Een dooltocht door de emplacementen van het geheugen
Dennis Potters roman ‘Dubbelspoor’
Dubbelspoor door Dennis Potter Vertaling Michael Eenhoorn Uitgever: Bert Bakker, 208 p., f 27,90
Douwe Draaisma
Er is geheugenverlies en geheugenverlies en helaas worden die twee nogal eens verward. Bij de klassieke amnesie wordt het verleden gewist, maar er is ook een vorm die de patiënt zijn toekomst ontneemt. Verreweg de beroemdste patiënt uit de amnesieliteratuur, Henry M., leed aan die tweede vorm van geheugenverlies. Bij hem raakte door een mislukte hersenoperatie het inprentingsvermogen in het ongerede. Zijn geheugen voor het verleden bleef intact, maar hij verloor het vermogen nieuwe herinneringen te vormen. Zo was zijn verleden al bij zijn leven afgesloten en voltooid. Het te ruim gehanteerde lancet had hem afgesneden van zijn toekomst.
De roman Dubbelspoor van Dennis Potter, in ons land vooral bekend door The Singing Detective, gaat over de klassieke variant van geheugenverlies. Een man die later John zal blijken te heten raakt van het ene moment op het andere al zijn vergaarde herinneringen kwijt. Hij zit in de restauratiewagen van de trein naar Londen als hij met een simpele pennestreek wordt afgesneden van zijn persoonlijk verleden: ‘De catastrofe voltrok zich even snel als een val in een open put en het op de bodem breken van alle botten in zijn lichaam.’ Voor John begint vanaf dat ogenblik een gedwongen bestaan in de tegenwoordige tijd. Hij kijkt naar beneden; op zijn bord ligt een vis, half opgegeten door zijn vorige zelf.
Johns falende geheugen wekt onmiddellijk de nieuwsgierigheid van de andere reizigers. Op hun advies doorzoekt hij zijn zakken. Er is niets dat hem op het spoor van zijn verleden brengt, geen rijbewijs, geen sleutels, zelfs geen treinkaartje. Een van de medereizigers verzekert hem dat hij in ieder geval geen Welsh accent heeft (‘Dat is zeker een opluchting, hè?’). Hij weet niet waar hij vandaan komt en dus ook niet waar hij heen moet. Even later staat hij zonder bagage, zonder verleden, als een hedendaagse Kaspar Hauser, in het geroezemoes van een stationshal.
Voor de lezer is de situatie op dit moment nog overzichtelijk: een man is zijn geheugen kwijt, eigenlijk weet hij dus niets meer over zichzelf dan wij, we wachten af wat hij zoal gaat ondernemen. Maar al snel laat Potter de lezer delen in de desoriëntatie van zijn hoofdpersoon.

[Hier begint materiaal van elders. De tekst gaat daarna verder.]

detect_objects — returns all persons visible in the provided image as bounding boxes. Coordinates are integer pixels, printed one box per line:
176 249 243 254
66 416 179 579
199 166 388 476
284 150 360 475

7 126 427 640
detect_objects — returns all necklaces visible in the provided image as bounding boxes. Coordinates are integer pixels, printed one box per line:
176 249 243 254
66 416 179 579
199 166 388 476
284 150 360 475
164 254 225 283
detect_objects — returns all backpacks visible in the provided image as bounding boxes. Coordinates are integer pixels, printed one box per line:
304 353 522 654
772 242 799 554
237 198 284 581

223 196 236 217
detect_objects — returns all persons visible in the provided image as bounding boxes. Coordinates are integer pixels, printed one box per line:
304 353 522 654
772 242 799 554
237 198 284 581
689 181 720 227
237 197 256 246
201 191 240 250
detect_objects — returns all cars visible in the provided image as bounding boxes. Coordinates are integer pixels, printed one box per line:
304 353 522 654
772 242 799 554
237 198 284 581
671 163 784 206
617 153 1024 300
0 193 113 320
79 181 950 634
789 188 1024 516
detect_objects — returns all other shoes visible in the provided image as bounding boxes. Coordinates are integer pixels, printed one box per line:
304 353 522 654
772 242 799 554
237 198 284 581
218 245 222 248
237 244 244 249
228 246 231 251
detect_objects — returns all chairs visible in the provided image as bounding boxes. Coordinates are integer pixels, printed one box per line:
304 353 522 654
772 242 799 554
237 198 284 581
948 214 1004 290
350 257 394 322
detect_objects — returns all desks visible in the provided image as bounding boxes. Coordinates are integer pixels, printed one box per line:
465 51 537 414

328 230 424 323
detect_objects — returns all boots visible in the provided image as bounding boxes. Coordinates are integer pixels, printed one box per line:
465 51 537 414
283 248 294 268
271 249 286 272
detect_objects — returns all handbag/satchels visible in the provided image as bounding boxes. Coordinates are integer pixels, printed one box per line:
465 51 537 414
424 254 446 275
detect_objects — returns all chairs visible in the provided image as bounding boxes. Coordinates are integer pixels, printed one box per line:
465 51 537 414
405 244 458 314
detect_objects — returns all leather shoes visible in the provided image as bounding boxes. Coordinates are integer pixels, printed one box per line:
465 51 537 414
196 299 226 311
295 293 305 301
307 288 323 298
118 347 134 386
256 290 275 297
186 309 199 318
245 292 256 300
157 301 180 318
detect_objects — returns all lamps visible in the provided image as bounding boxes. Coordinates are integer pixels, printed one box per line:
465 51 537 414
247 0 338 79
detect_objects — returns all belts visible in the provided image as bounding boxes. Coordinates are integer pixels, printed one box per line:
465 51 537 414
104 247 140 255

John weet niet of de beelden die in zijn bewustzijn opduiken herinneringsflarden, fantasieën of herinnerde dromen zijn en de lezer weet dat evenmin. Vanaf het moment dat John uitstapt neemt de verwarring alleen maar toe: er zijn dromen in dromen, fantasieën, uittredingen, déjà vu's, hallucinaties. Telkens als John weer wat vat begint te krijgen op wat er omgaat in zijn geest laat Potter het beeld even rimpelen en begint een andere episode. Net als The Singing Detective lijkt Dubbelspoor zich af te spelen in die laag in het bewustzijn waar we ons bij het inslapen in weg voelen zinken: een snelle reeks beelden, geluidloos, chaotisch, beelden waar we nooit meer dan een glimp van opvangen omdat juist het gadeslaan ze weer doet verdwijnen.
Dennis Potter
UNIVERSAL PICTORIAL PRESS
Gelukkig wordt na de eerste paar hoofdstukken Helen geïntroduceerd, Johns vrouw. Dank zij haar komen we wat meer over John te weten. Hij was tot voor enkele maanden als art directer in dienst van een reclamebureau maar had plotseling zijn ontslag gekregen, midden in een advertentiecampagne die met afbeeldingen van half ontklede vrouwen de stagnerende markt voor personal computers nieuwe impulsen moest geven. Na zijn ontslag had hij zich als een bezetene toegelegd op het schilderen van wilde bloemen. Het ingespannen werk bracht hem op de rand van overspanning. De reis naar Londen was nodig om zijn werk aan een uitgever te laten zien.